## Vorliegender Text
▼

Test Audio Note Oto Phono SE Signature

Audio Note Oto Phono SE Signature – Der Schnäppchenjäger-Jäger, Verblüffung seit einem Vierteljahrhundert

Was muss ein Verstärker wirklich können? Man spendiere dieser Vollröhre passende Lautsprecher und staune.

Der Oto von Audio Note? Ja, diesen Verstärker hatte ich bestimmt schon vier oder fünf Mal in meinen Händen bzw. in meinen Wänden. So ganz genau weiß ich das gar nicht. Denn erstens sieht ein Oto alles andere als spektakulär aus. Zweitens gibt es ihn schon ziemlich lange: gefühlt eine Ewigkeit, tatsächlich ein Vierteljahrhundert, was in der HiFi-Szene ungefähr das Gleiche ist. Drittens ist das Portfolio des Herstellers derart vielfältig, dass sich viele Modelle zum Verwechseln ähnlich sehen.

▲

## Aufgabe A
Wie lange gibt es den Oto laut dem Testbericht zum Audio Note Oto tatsächlich schon?
## Aufgabe B
Nimm den Testbericht zum Audio Note Oto nach seinem letzten Satz wieder auf und schreibe ihn weiter.

## Webdaten mit Bildunterschriften
▼

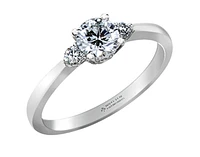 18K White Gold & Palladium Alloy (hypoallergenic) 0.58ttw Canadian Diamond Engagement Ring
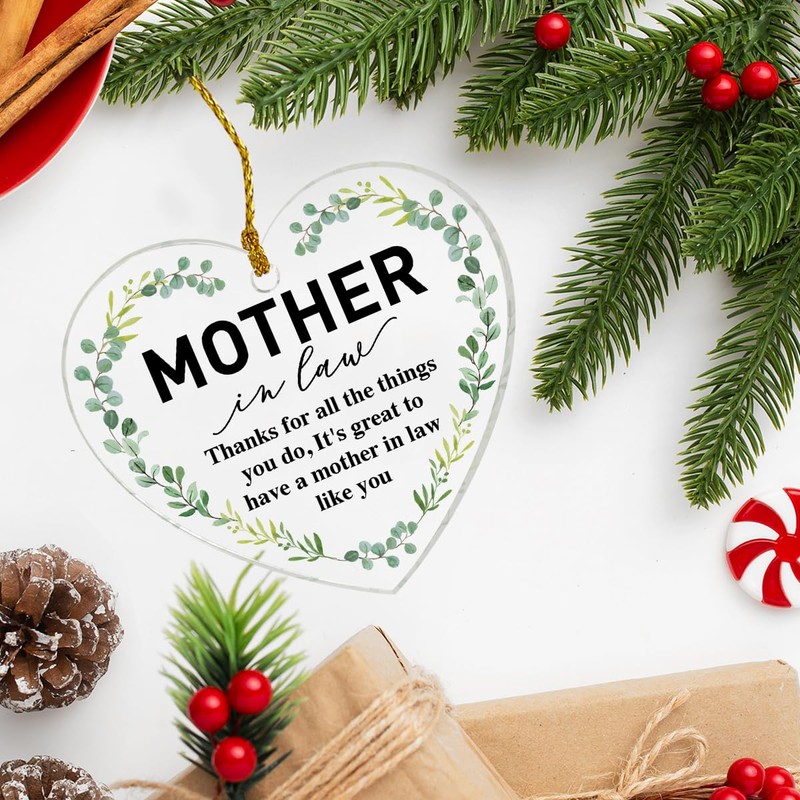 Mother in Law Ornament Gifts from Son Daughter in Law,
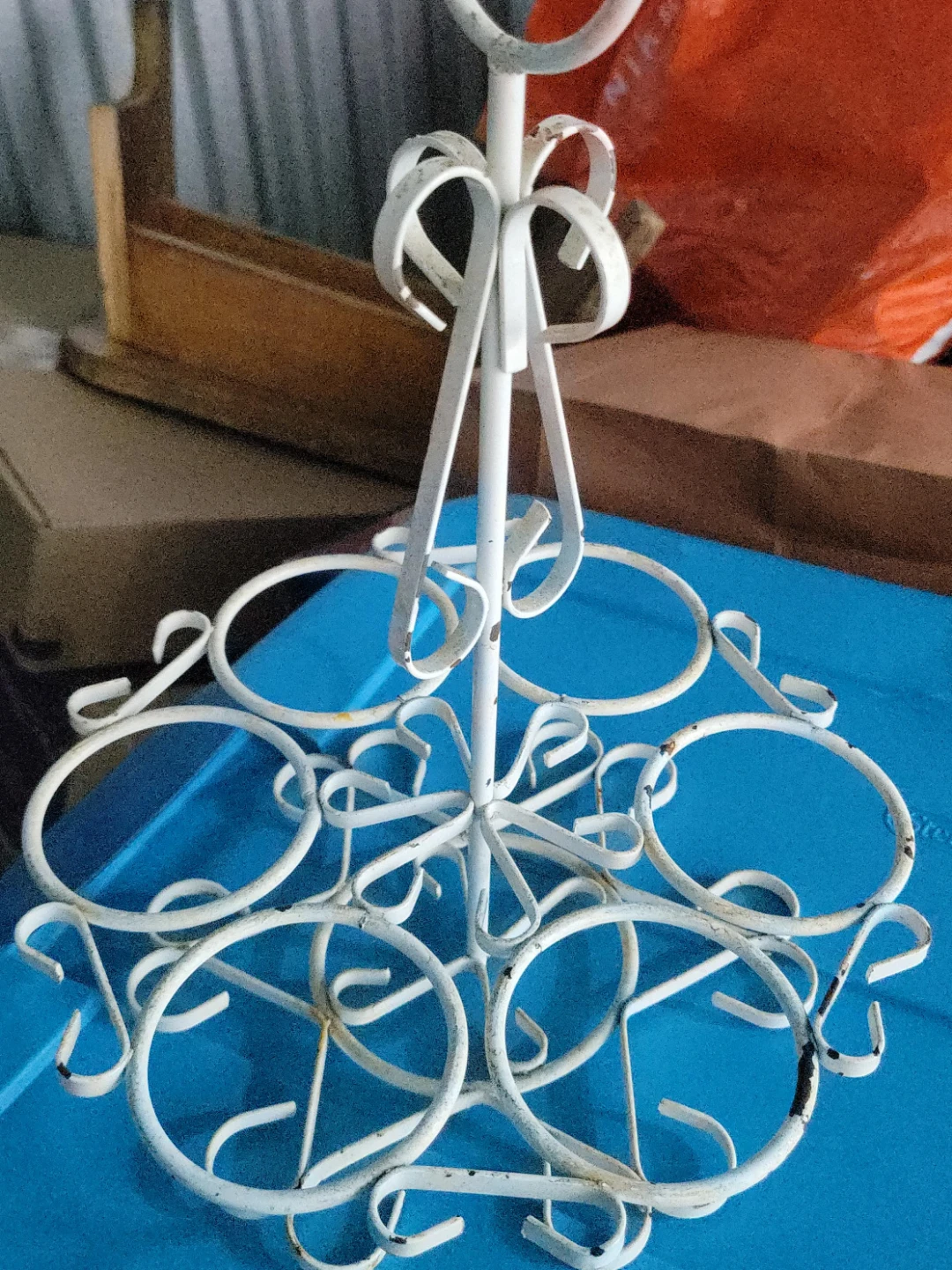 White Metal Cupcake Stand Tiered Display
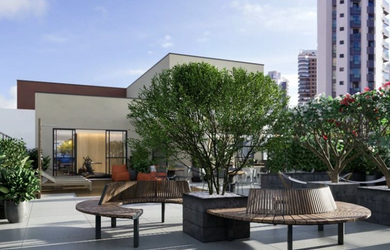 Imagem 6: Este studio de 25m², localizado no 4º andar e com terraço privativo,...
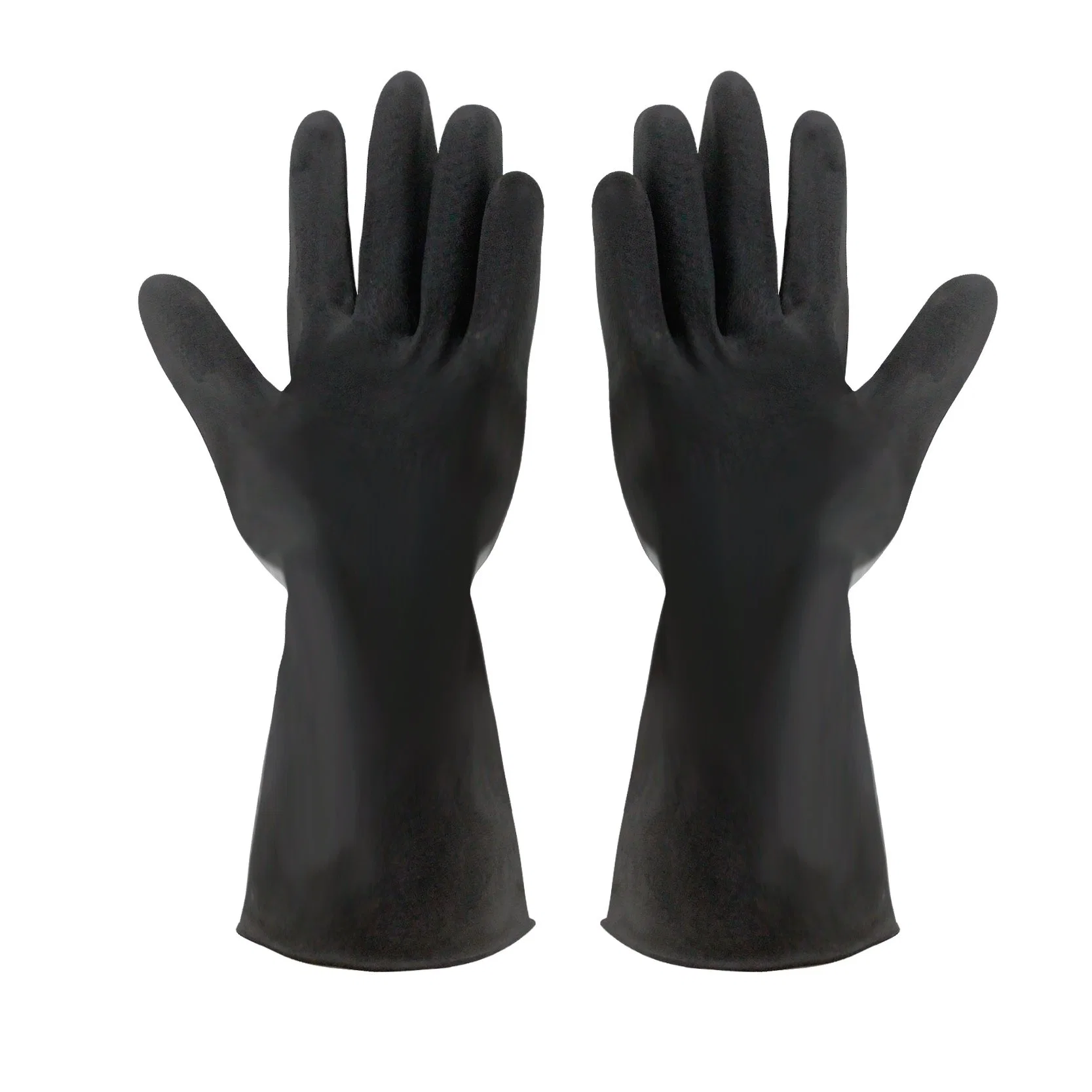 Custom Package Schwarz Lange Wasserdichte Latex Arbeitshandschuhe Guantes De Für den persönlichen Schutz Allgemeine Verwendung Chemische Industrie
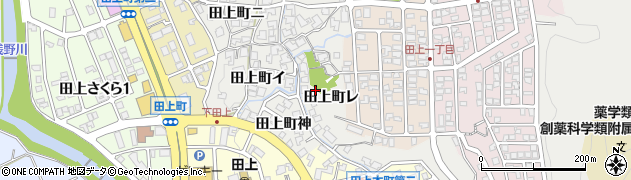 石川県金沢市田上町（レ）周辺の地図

▲

## Ergebnis A
Seit einem Vierteljahrhundert.

## Ergebnis B
Eines jedoch weiß ich genau: Einen Audio Note mit schneeweißer Front hatte ich bisher nur auf Messen gesehen, aber noch nicht zu Hause. Was für ein Kontrast zum ansonsten typischen Farbspektrum: Acrylschwarz mit goldenen Knöpfen oder gebürstetes Aluminium mit silbernen Knöpfen. Das frische Weiß sieht interessant aus, wirkt sogar durchaus cool. Hätte der weiße Oto jetzt auch noch mattsilberne Knöpfe (bestellmäßig kein Problem) und vielleicht noch einen weißen Deckel spendiert bekommen, könnte er glatt die Generation iPad/Phone becircen.
Na, die Hipster würden sich aber wundern!

Vermutlich müssten sie sich erst einmal an den Umgang mit klassischem HiFi-Gerät herantasten. So läuft beim Oto mit einer kabellosen Signalübertragung à la WiFi, AirPlay oder Bluetooth rein gar nix. Mangels Display ergeben Wischbewegungen nur mit einem Staubtuch einen Sinn. Und ein lässiges Unter-den-Arm-Klemmen kommt gleich zweimal nicht in Frage: Der Audio Note Oto SE ist ein richtig schwerer Brocken (er wiegt so viel wie einhundertdreißig iPhone 6) und zugleich ein ziemlich heißer Typ: Wer sein Digital Device auf dem warmgelaufenen Verstärker eine Viertelstunde liegen lässt, bekommt es gut durchgebraten zurück.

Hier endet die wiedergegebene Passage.